[Records from a dataset]
□ □ □ □ □
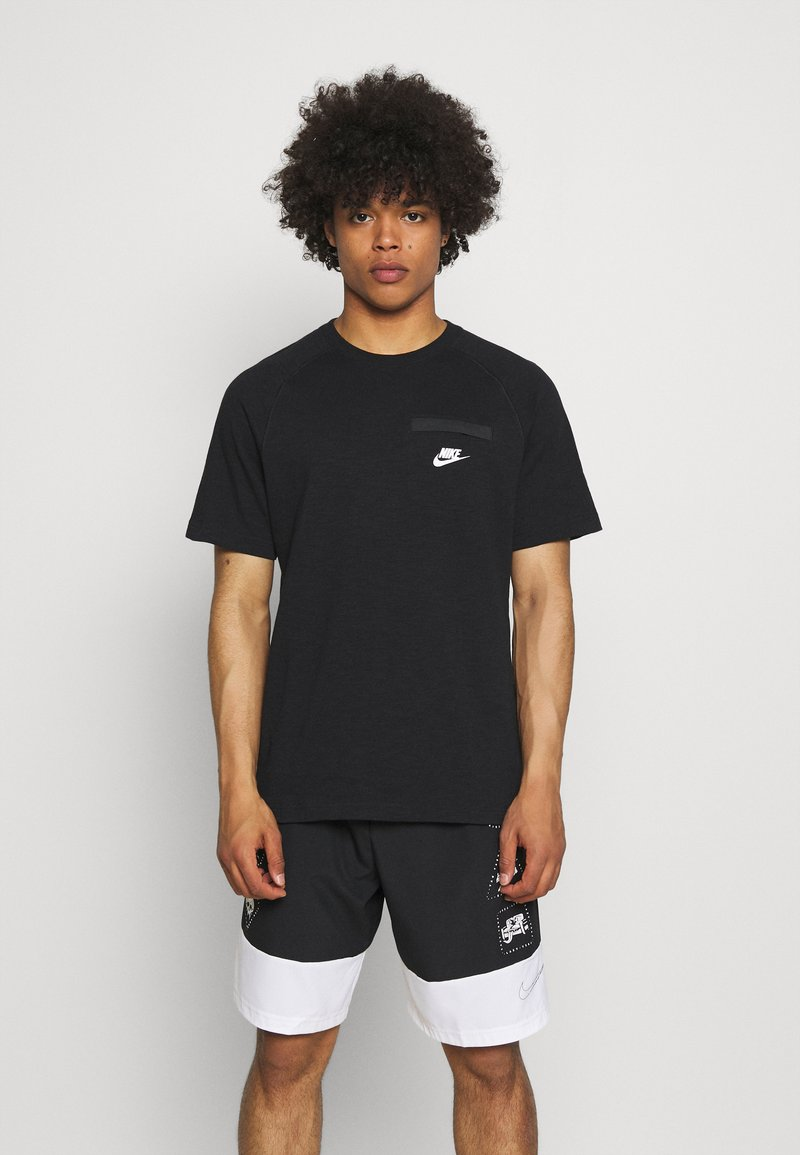 Nike Sportswear - T-shirt - bas - black/white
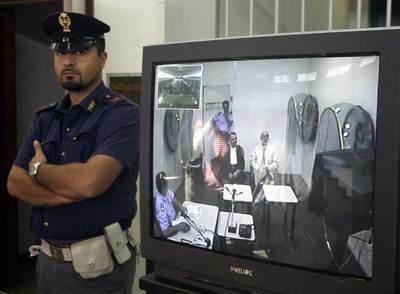 Pippo Caló (derecha de la pantalla), durante la video-conexión, el pasado día 6, desde la cárcel donde está con la sala del juicio para conocer la sentencia.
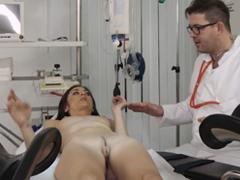 Doktor prohlédne svou pacientku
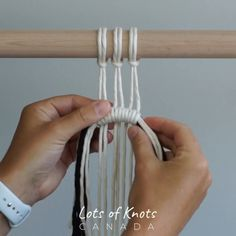 DIY Macrame Tutorial Using Horizontal Double Half Hitch Knots Macrame , DIY Macrame Tutorial Using Horizontal Double Half Hitch Knots DIY Macrame Tutorial Using Horizontal Double Half Hitch Knots. Macrame Wall Hanging Diy, Macrame Art, Macrame Projects, Art Macramé, Half Hitch Knot, Macrame Design, Macrame Patterns, Diy Wall Art, Diy Hacks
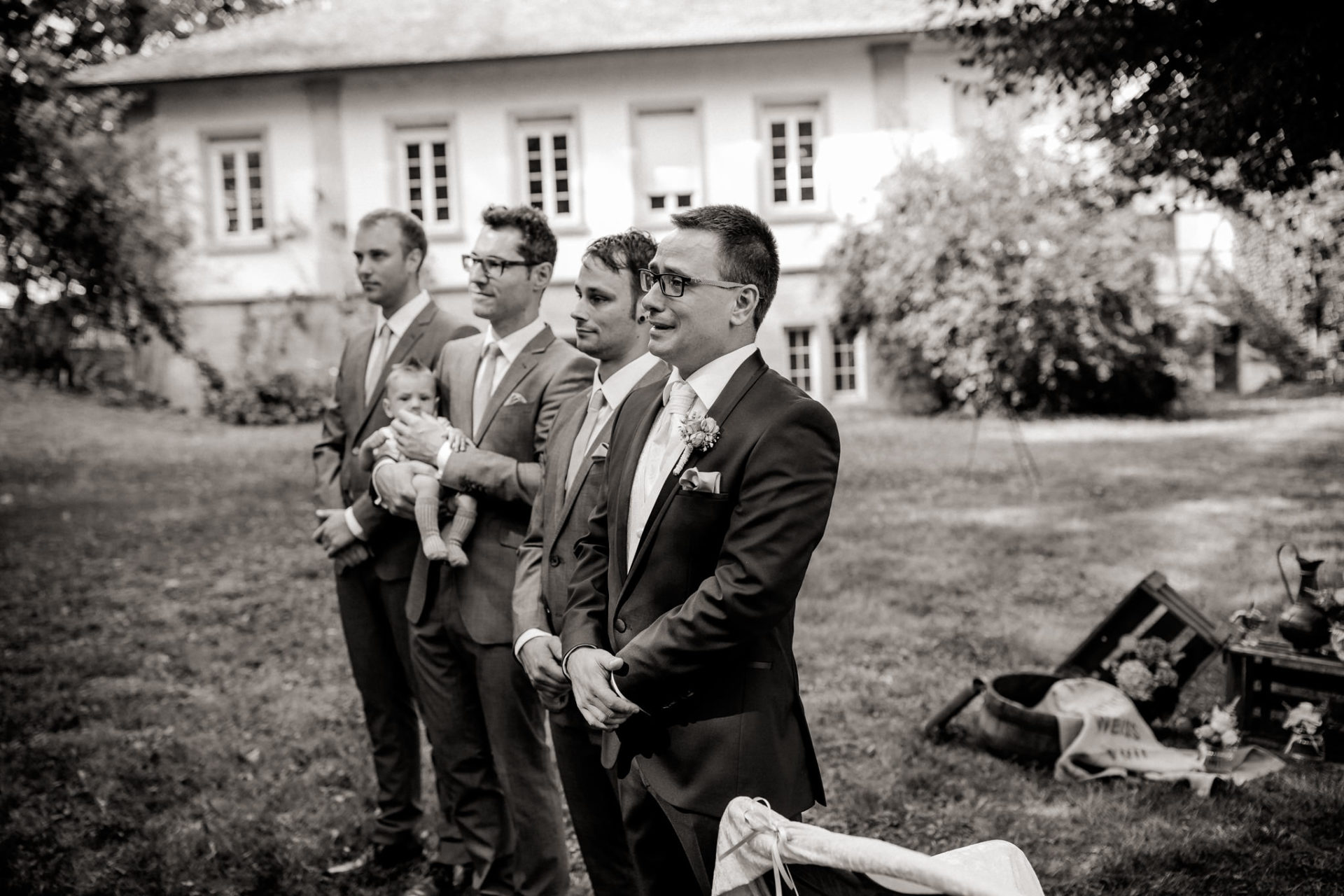 stuttgart wedding photographer-Castle Wedding Germany-Blackforest marriage-schloss heinsheim groomsmen and baby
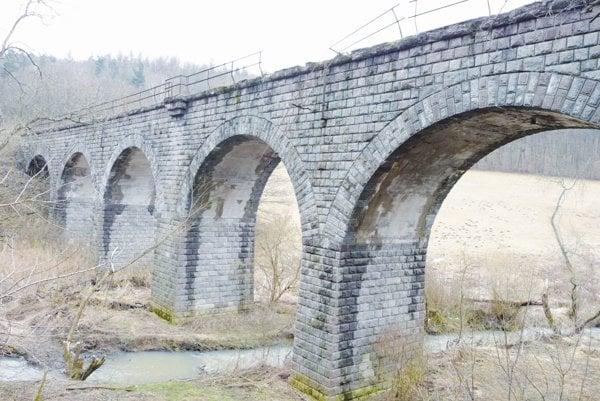 Dobronivský viadukt.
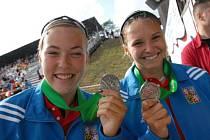 Karolína Kumžáková a Martina Víchová se už loni radovali ze stříbrné medaile z Mistrovství světa juniorů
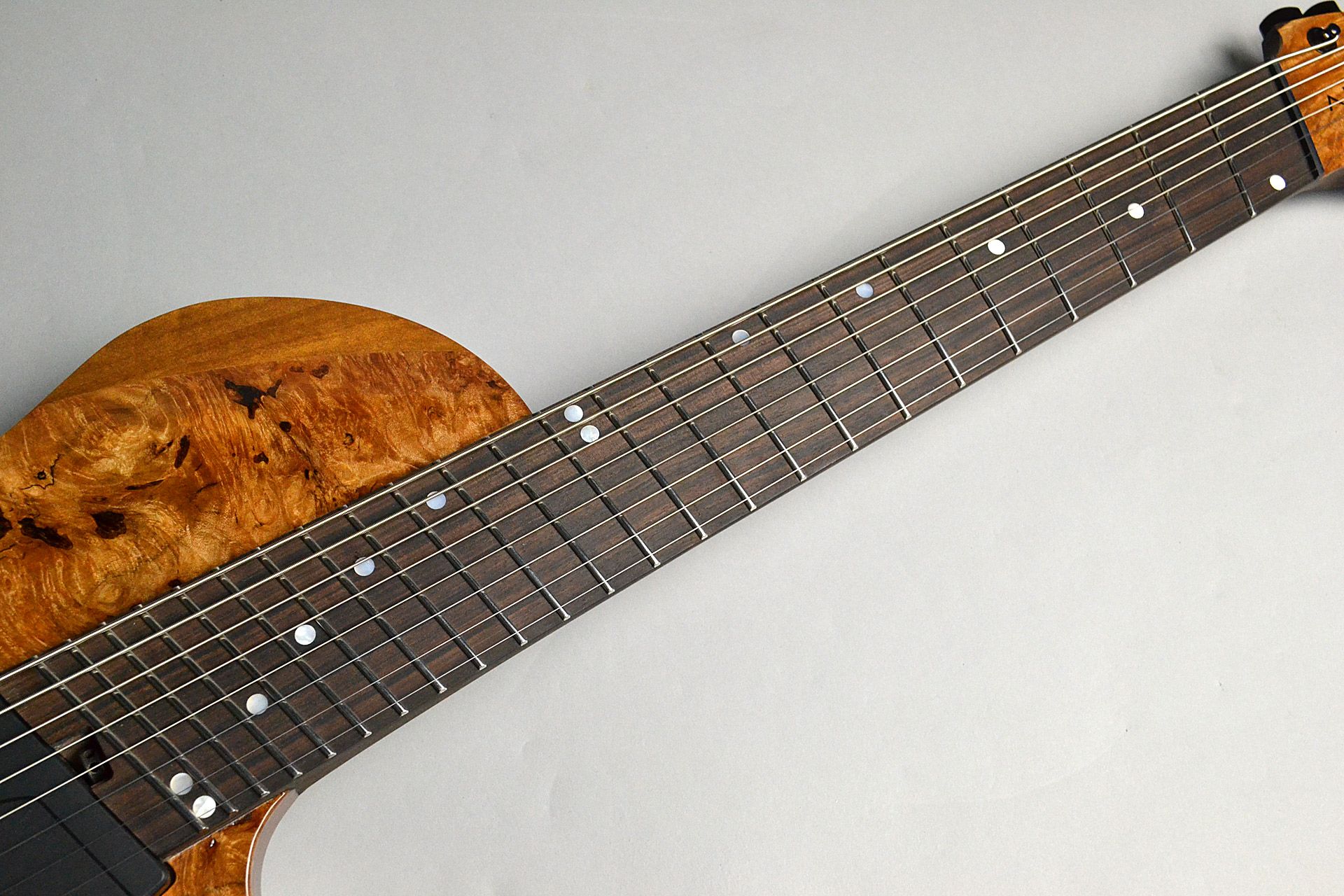 Abasi Guitars 8st Multi Scale(Fanned Fret) Burl/Ebony Natural Stainの指板画像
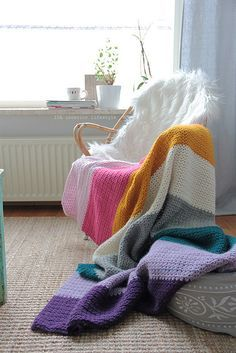 Free stitch pattern for stripey blanket by IDA Interior LifeStyle. Like the stitch on this rug.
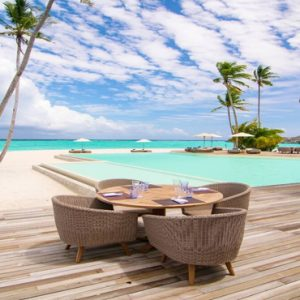 Maldives Honeymoon Packages Baglioni Maldives Resorts Pool Bar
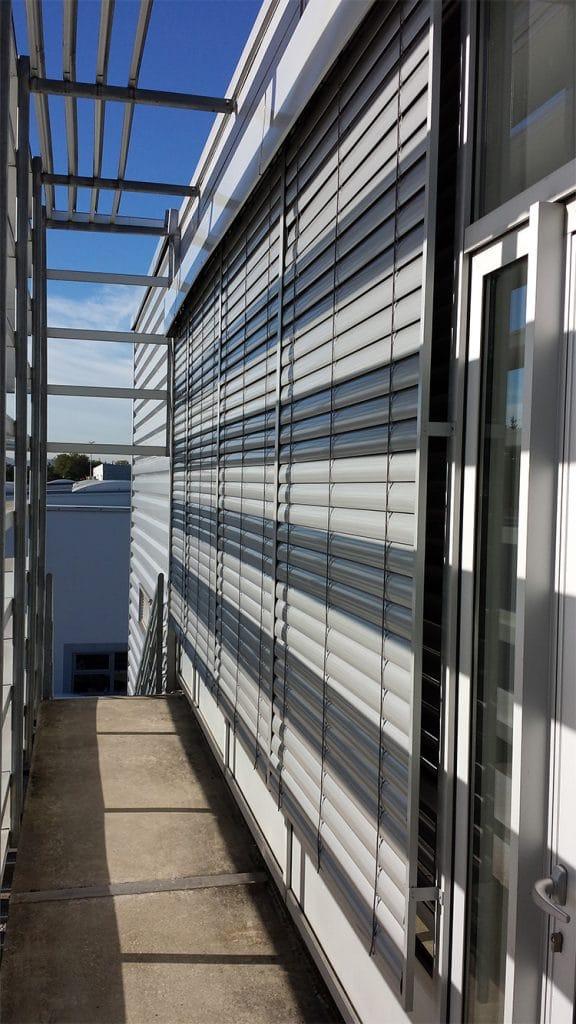 Brise soleil orientable, BSO, Confort Glass Bâtiment, Sathonay-Camp, Lyon, région Rhône-Alpes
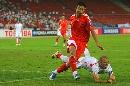 图文:[亚洲杯]中国2-2伊朗 锋卫之争韩鹏胜出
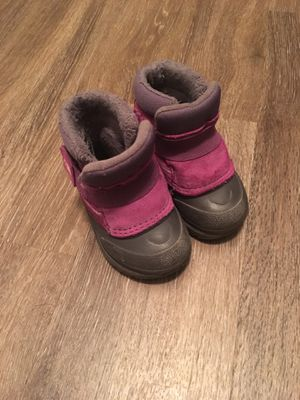 The north face toddler snow boots size 5 for Sale in Alexandria, VA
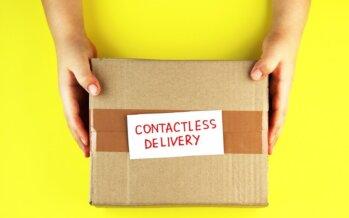 Bekende Pakketservice ontvangt taart van Post NL voor snelle bezorgingen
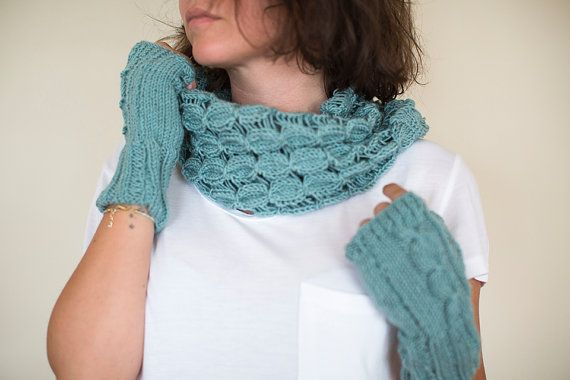 Crochet Neck Warmer And Gloves Set, Blue Neck warmer and gloves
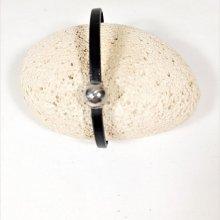 Bracelet cuir vachette noir fermoir magnétique balle de tennis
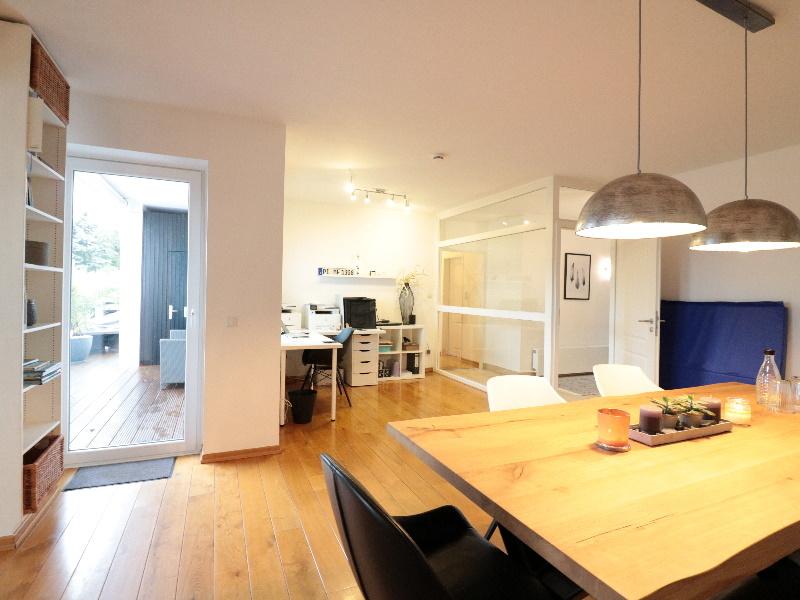 Stilvoller und lichtdurchfluteter Wohn- und Essbereich mit schönem Parkett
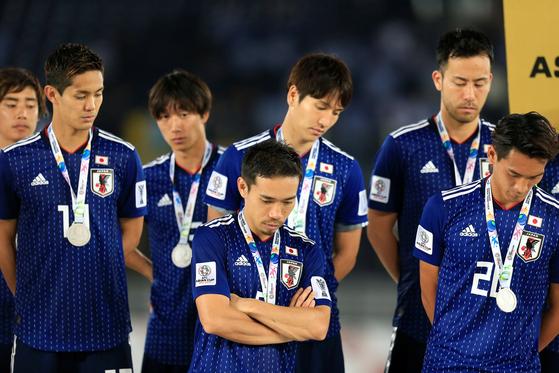 아랍에미리트(UAE) 아부다비의 자예드 스포츠 시티 스타디움에서 1일(현지시간) 열린 2019 아시아축구연맹 아시안컵 결승전에서 카타르에 3-1로 완패한 일본 대표 선수들이 준우승 메달을 목에 걸고도 침통한 표정을 짓고 있다. [연합뉴스]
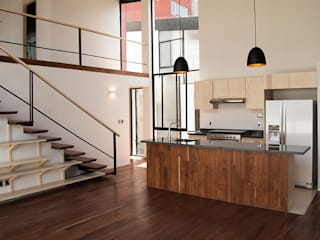 Laredo 18: Comedores de estilo  por Wolff Arquitectura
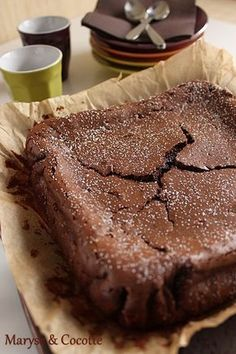 Chocolate cake and mascarpone by Cyril Lignac - Mmmm . - Chocolate cake and mascarpone by Cyril Lignac - Mmmm . No Cook Desserts, Delicious Desserts, Yummy Food, Sweet Recipes, Cake Recipes, Dessert Recipes, Chocolate Desserts, Chocolate Cake, Love Food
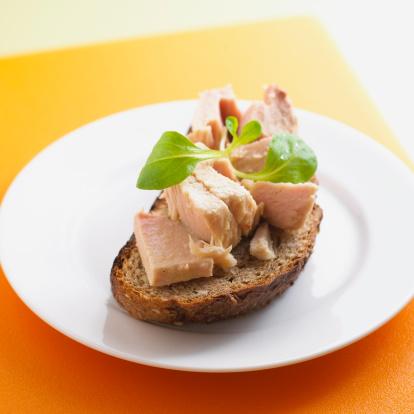 Toasted Food「Tuna on bread」:スマホ壁紙(0)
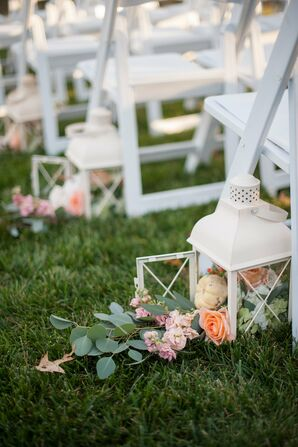White Lantern and Baby Pumpkin Aisle Decor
□ □ □ □ □
> _EXERCISE REQUIREMENTS_
Restate word for word the lines that begin at the one containing "Maldives Honeymoon Packages" and end with the final line of the records. Pictures stay out.

> _RESPONSE BELOW_
 Maldives Honeymoon Packages Baglioni Maldives Resorts Pool Bar
 Brise soleil orientable, BSO, Confort Glass Bâtiment, Sathonay-Camp, Lyon, région Rhône-Alpes
 图文:[亚洲杯]中国2-2伊朗 锋卫之争韩鹏胜出
 The north face toddler snow boots size 5 for Sale in Alexandria, VA
 Bekende Pakketservice ontvangt taart van Post NL voor snelle bezorgingen
 Crochet Neck Warmer And Gloves Set, Blue Neck warmer and gloves
 Bracelet cuir vachette noir fermoir magnétique balle de tennis
 Stilvoller und lichtdurchfluteter Wohn- und Essbereich mit schönem Parkett
 아랍에미리트(UAE) 아부다비의 자예드 스포츠 시티 스타디움에서 1일(현지시간) 열린 2019 아시아축구연맹 아시안컵 결승전에서 카타르에 3-1로 완패한 일본 대표 선수들이 준우승 메달을 목에 걸고도 침통한 표정을 짓고 있다. [연합뉴스]
 Laredo 18: Comedores de estilo  por Wolff Arquitectura
 Chocolate cake and mascarpone by Cyril Lignac - Mmmm . - Chocolate cake and mascarpone by Cyril Lignac - Mmmm . No Cook Desserts, Delicious Desserts, Yummy Food, Sweet Recipes, Cake Recipes, Dessert Recipes, Chocolate Desserts, Chocolate Cake, Love Food
 Toasted Food「Tuna on bread」:スマホ壁紙(0)
White Lantern and Baby Pumpkin Aisle Decor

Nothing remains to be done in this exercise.